Drasnin is “the local guy” to see if you’re considering an alternative vaccination schedule or choosing not to vaccinate at all. He estimates the number of local non-vaccinating families who receive care at ESD to be less than 5 percent, but still expects that’s the largest percentage in the city.

“I fully support full vaccination and have vaccinated my own children per prevailing recommendations from the AAP, Advisory Committee on Immunization Practice, and Centers for Disease Control,” Drasnin wrote in 2013. “The majority of my group practice is still made up of more traditional families who follow most vaccine recommendations without significant discussion.”

But Drasnin actually relishes the discussion and the opportunities it provides to really connect with and educate local families.

“I encourage people to ask questions,” he says. “One of the coolest things about my career is that I get to listen to people, engage with them. And sometimes, they’ll change their mind.”

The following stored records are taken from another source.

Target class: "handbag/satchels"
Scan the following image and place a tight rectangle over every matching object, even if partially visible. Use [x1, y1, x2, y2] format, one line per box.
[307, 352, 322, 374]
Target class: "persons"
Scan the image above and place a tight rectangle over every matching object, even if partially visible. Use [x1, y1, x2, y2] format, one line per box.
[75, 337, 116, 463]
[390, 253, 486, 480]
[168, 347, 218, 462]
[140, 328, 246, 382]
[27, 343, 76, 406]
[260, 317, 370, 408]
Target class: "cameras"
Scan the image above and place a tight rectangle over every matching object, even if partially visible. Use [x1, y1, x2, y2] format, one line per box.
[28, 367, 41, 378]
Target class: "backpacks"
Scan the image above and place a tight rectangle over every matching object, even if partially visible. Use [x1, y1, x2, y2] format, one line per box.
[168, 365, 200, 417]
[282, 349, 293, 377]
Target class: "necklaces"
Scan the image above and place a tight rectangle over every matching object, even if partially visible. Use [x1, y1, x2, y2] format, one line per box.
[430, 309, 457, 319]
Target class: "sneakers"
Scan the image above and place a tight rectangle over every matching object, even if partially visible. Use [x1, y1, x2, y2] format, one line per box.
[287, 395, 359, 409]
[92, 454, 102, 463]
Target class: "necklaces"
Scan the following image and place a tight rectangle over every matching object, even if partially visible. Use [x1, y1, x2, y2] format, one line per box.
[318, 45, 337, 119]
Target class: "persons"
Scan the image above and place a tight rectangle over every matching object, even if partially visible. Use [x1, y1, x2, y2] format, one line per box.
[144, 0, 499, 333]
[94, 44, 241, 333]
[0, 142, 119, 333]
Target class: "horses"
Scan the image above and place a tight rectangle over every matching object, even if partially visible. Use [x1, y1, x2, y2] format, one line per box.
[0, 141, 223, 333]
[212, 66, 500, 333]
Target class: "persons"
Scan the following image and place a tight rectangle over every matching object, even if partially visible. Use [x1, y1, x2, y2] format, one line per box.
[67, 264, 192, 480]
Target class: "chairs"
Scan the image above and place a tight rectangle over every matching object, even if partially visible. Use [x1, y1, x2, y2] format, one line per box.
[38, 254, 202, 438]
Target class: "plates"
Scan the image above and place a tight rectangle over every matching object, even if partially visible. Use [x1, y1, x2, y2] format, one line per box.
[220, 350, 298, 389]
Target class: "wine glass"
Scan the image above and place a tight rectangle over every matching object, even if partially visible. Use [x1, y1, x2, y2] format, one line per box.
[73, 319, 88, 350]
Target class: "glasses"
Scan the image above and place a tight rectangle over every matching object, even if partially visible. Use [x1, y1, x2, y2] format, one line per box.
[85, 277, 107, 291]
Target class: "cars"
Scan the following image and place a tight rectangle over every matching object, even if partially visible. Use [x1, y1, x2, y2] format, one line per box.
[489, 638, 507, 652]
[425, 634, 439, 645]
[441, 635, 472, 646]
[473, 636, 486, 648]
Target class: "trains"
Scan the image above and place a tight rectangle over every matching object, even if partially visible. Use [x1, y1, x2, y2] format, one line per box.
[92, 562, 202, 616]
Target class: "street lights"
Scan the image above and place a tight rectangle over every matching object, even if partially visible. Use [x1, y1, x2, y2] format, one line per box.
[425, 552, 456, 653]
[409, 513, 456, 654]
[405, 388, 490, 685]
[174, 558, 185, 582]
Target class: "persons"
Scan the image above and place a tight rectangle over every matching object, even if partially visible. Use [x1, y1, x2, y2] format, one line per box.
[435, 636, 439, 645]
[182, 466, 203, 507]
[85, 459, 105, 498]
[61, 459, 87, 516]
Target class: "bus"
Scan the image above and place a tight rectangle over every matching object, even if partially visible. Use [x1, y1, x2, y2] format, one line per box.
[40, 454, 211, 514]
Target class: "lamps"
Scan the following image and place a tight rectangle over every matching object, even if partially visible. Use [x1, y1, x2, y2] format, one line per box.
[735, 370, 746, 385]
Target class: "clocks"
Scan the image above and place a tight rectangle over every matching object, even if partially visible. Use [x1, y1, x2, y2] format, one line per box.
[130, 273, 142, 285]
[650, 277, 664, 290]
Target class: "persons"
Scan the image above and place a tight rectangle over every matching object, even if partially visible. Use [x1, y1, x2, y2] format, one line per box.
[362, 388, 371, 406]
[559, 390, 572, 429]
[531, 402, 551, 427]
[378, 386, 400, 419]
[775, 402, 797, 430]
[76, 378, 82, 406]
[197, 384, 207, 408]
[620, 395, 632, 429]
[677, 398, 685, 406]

But what happens when they don’t?

“My biggest fear as a pediatrician is that people will listen to the noisy voices that aren’t necessarily in their child’s best interest,” says Connelly. Citing the lethal risks for infants and the elderly, as well as for those individuals whose immune systems are too compromised to receive vaccinations, Connelly stresses the importance of “the magic number:” 80 percent.

“If you look at something likes measles, once the vaccination rate gets above 80 percent, instances of the disease just plummet,” she explains.

Diseases like measles cannot take hold in a population that has above 80 percent immunity, which is critical, because even individuals who have received the full round of vaccinations are still at risk. Thirteen of the 133 individuals who contracted measles from the Disneyland-linked outbreak had received at least one dose of the MMR vaccine.

When asked about the strength of natural immunity versus vaccinated immunity—after two MMR vaccinations, one at 15 to 18 months of age and again between the ages of 3 and 4, individuals are between 95 and 98 percent immune. And as for the trend of parents organizing “Measles parties” to expose their children, Connelly was frank:

“It’s true that natural immunity is good stuff, but why would I give somebody a potentially life threatening illness to get them immune when I can just give them a vaccine?” Connelly asks. “Why would I take that chance? Measles is not an innocuous childhood illness. It is a significant illness that has significant consequences.”

Until recently, it was estimated that only 66.8 percent of Ohio’s most vulnerable population—very young children—had received the combined vaccine series, which includes MMR. For anyone who’s ever set foot in a child care program, this is a troubling statistic. Especially when you consider that 32.9 percent of children under the age of five spend at least part of their week in the care of someone besides a parent.

Getting families in the door and providing quality primary care is Drasnin’s passion, and he regards the recent outbreak as a teachable moment.

“I don’t think you legislate that; I think you educate that.”